Lampung – Pemerintah Provinsi Lampung di duga mengkebiri lajunya pada percepatan pembangunan daerah 15 Kabupaten/Kota di Provinsi Lampung.
Pasalnya dana bagi hasil (DBH) 1,08 triliun pada tahun anggaran 2023 sampai saat ini masih tertahan dan belum terbayarkan oleh pihak Pemprov Lampung ke 15 Kabupaten/ Kota.
Hal tersebut di ungkapkan ” Auditor Utama Keuangan Negara (Tortama KN) V BPK RI Selamet Kurniawan di dalam rapat DPRD Lampung.
Rapat tersebut dalam rangka penyerahan Laporan Hasil Pemeriksaan ( LHP ) BPK Perwakilan Provinsi Lampung”berdasarkan atas Laporan Keuangan Pemerintah Daerah (LKPD) tahun anggaran 2023, Rabu 8 Mei 2024 tiga hari yang lalu.
Slamet Kurniawan membongkar persoalan dana bagi hasil (DBH) langsung di hadapan Gubernur Lampung Arinal Djunaidi, Ketua DPRD dan Anggota, beserta seluruh jajaran Eselon II dan III di Lingkungan Pemerintah Provinsi Lampung.
Slamet menyebutkan Pemerintah Provinsi Lampung masih memiliki hutang DBH pada tahun 2023 yang belum dibayarkan kepada Pemerintah Kabupaten/Kota dengan jumlah 1,08 triliun.
“Jumlah ini meningkat yang signifikan dari tahun sebelumnya hanya Rp 695,56 miliar,” ungkapnya.
Selanjutnya, Pemprov Lampung juga tidak menganggarkan Pendapatan Asli Daerah (PAD) secara rasional dalam pengendalian belanja tidak sesuai dengan skala prioritas.
Sehingga Pemprov Lampung tidak mampu membayar DBH, cenderung meningkatkan hutang belanja dari Rp93,78 miliar menjadi Rp362 miliar,” sebutnya.
Menurut Slamet, Pemprov Lampung perlu melakukan manajemen keuangan secara memadai, agar dapat menyalurkan dana bagi hasil kepada pemerintah Kabupaten /Kota, tepat waktu dan mengurangi hutang belanja saat ini.
Prestasi Opini Wajar Tampa Pengecualian (WTP) ke 10 (sepuluh) kali secara berturut – turut seharusnya dapat menjadi motivasi bagi pemerintah daerah Provinsi Lampung, di dalam meningkatkan akuntabilitas dan transparansi dalam pengelolaan keuangan daerah ,” ucapnya.
Dia juga mengatakan, BPK telah melakukan identifikasi terhadap beberapa area yang memerlukan perhatian lebih lanjut.
Pertama, penganggaran pendapatan tidak memadai dan tidak berdasarkan perkiraan yang terukur secara rasional dan dapat dicapai karena tidak melihat potensi dari realisasi tahun sebelumnya.
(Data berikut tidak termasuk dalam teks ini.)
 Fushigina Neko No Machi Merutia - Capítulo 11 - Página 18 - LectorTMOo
Akibatnya, pada pelaksanaan belanja Pemprov tidak didukung ketersediaan dana yang cukup.
Kedua, 60 paket pekerjaan infrastruktur yang kekurangan volume sebesar Rp3,29 miliar, tidak sesuai spesifikasi sebesar Rp823 juta dan belum dikenakan denda atas tiga paket pekerjaan yang terlambat sebesar Rp32,4 juta.
Ketiga, Pemprov terlambat menyalurkan dana bagi hasil pajak rokok triwulan 4 tahun 2023 sebesar Rp80,05 miliar serta dana bagi hasil pajak daerah triwulan 2, 3 dan PBBKB untuk triwulan 1 tahun 2023 sebesar Rp702 miliar.
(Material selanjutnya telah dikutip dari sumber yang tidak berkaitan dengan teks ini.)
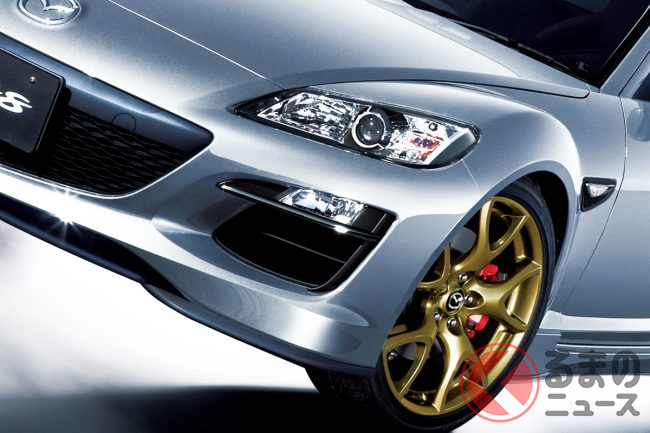 マツダは ロータリーエンジン をまだ生産してた なぜ Rx 8 終了から9年経っても13b型を継続する理由とは くるまのニュース マツダは ロータリーエンジン をまだ生産してた なぜ Rx 8 終了から9年経っても13b型を継続する理由とは くるまのニュース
“Oleh karena itu BPK merekomendasikan kepada Gubernur Lampung agar mengelola keuangan daerah dapat sesuai ketentuan, menghindari defisit keuangan. Kemudian, menyalurkan DBH tahun 2024 pada pihak Pemerintah Kabupaten / Kota yang sesuai dengan ketentuan.
Lebih lanjut Slamet Kurniawan memberikan perintah pertama memerintahkan kepada Sekretaris Daerah selaku TAPD (Ketua Tim Anggaran Pemerintah Daerah) untuk dapat mengevaluasi APBD. Mempertimbangkan potensi daerah serta perhitungan rasional dan penetapan anggaran pendapatan asli daerah serta merencanakan belanja daerah sesuai kemampuan dan ketersediaan dana daerah.
Lalu ke dua memerintahkan Kepala Badan Pengelolaan Keuangan dan Aset Daerah (BPKAD) selaku bendahara umum daerah menyalurkan pembayaran DBH anggaran tahun 2023 sebesar Rp1,08 triliun kepada 15 pemerintah Kabupaten / Kota di provinsi Lampung.
“Menginstruksikan kepada Kepala Bidang perbendaharaan kuasa benda daerah agar supaya cermat dalam melakukan pencairan belanja dengan memperhatikan seluruhnya penggunaan dana sesuai peruntukannya.
Ke tiga memerintahkan Kepala Dinas Bina Marga dan Bina Konstruksi, Kepala Dinas
Pengembangan Sumber Daya Air, Kepala Dinas Perumahan Kawasan Pemukiman dan Cipta Karya. Kepala Dinas Pendidikan dan Kebudayaan.
Kepala Dinas Perkebunan, Kepala Badan Penanggulangan Bencana Daerah segera memproses kelebihan pembayaran sebesar Rp4,11 miliar dan kekurangan penerimaan dari denda keterlambatan sebesar Rp32,44 juta kepada pihak-pihak yang terkait sesuai dengan ketentuan peraturan perundang – undangan dan menyetorkannya ke kas daerah, pinta Slamet Kurniawan di dalam kesempatan tersebut, (**/Red).